He can now say he is one of the best mountain bikers in the world; winning a bronze medal in the under-23 men’s cross-country race at the UCI Mountain Bike World Championships in Andorra just last week.
This year he also won gold in the under-23 men’s UCI Mountain Bike XC World Cup and silver in the under-23 men’s UEC Mountain Bike XC Championships. What a year!
It is of course Grant Ferguson.
The 21 year old from Peebles, who is part of Bart-Brentjens Mountain bike racing team, has come a long way since he joined his local kids club at Glentress 15 years ago:
“When I started there were no formal trails, bike shop or coffee shop at Glentress and over the years I have seen the place change and develop into what it is today. I was doing a lot of different sports at a young age but I became more interested in cycling because a lot of my friends also rode bikes.”
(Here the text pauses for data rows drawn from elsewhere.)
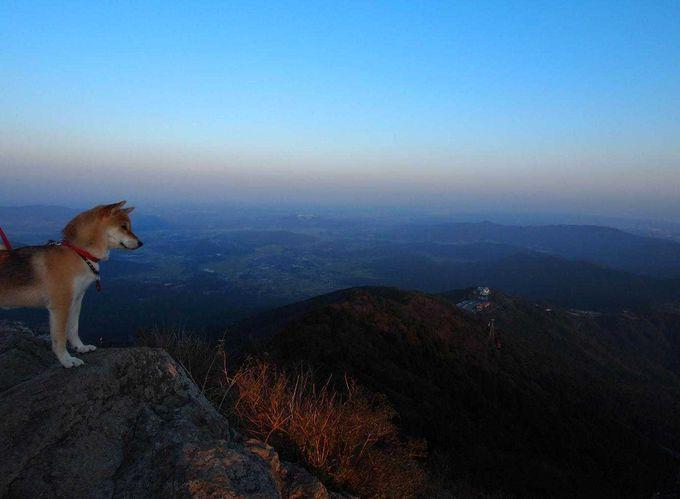 午後から山頂を目指します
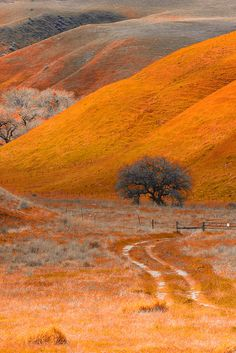 Road less travelled by Chris Odchigue | Photography, via Flickr  taken Mar 26, 2011 in California, US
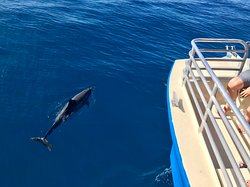 Dolphins love to swim off the bow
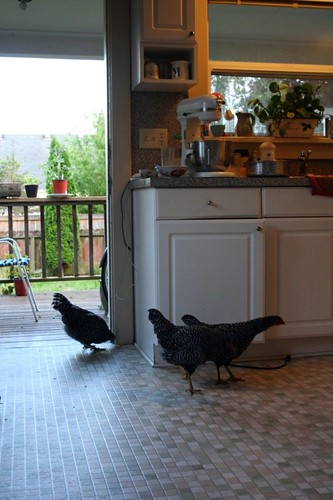 chickens in the kitchen! noooo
Grant was accepted on to British Cycling Olympic Development programme in November 2008 and went on to join the Academy Programme at the age of eighteen:
“As I finished junior and moved up to the elite category I was happy to get selected for British Cycling Academy Programme, which is a full-time programme based in Manchester. This was a new experience, as I had to move away from home and had to learn how to look after myself, cook, shop, washing etc. That took a bit of time but I soon learnt the essentials! As I was now a full-time cyclist it meant there was a big increase in my training compared to when I was at school and I had to learn to manage this and there was a lot more travel to different training camps and races, which was something I also had to learn to deal with.”
He had his first world cup podium result when, in April 2014, he won bronze at the UCI Mountain Bike World Cup in Pietermaritzburg in the under-23 men's category cross country event.
Grant was also selected to represent Scotland in the 2014 Commonwealth Games, where he finished in fifth place in the men's cross-country race at Cathkin Braes Country Park.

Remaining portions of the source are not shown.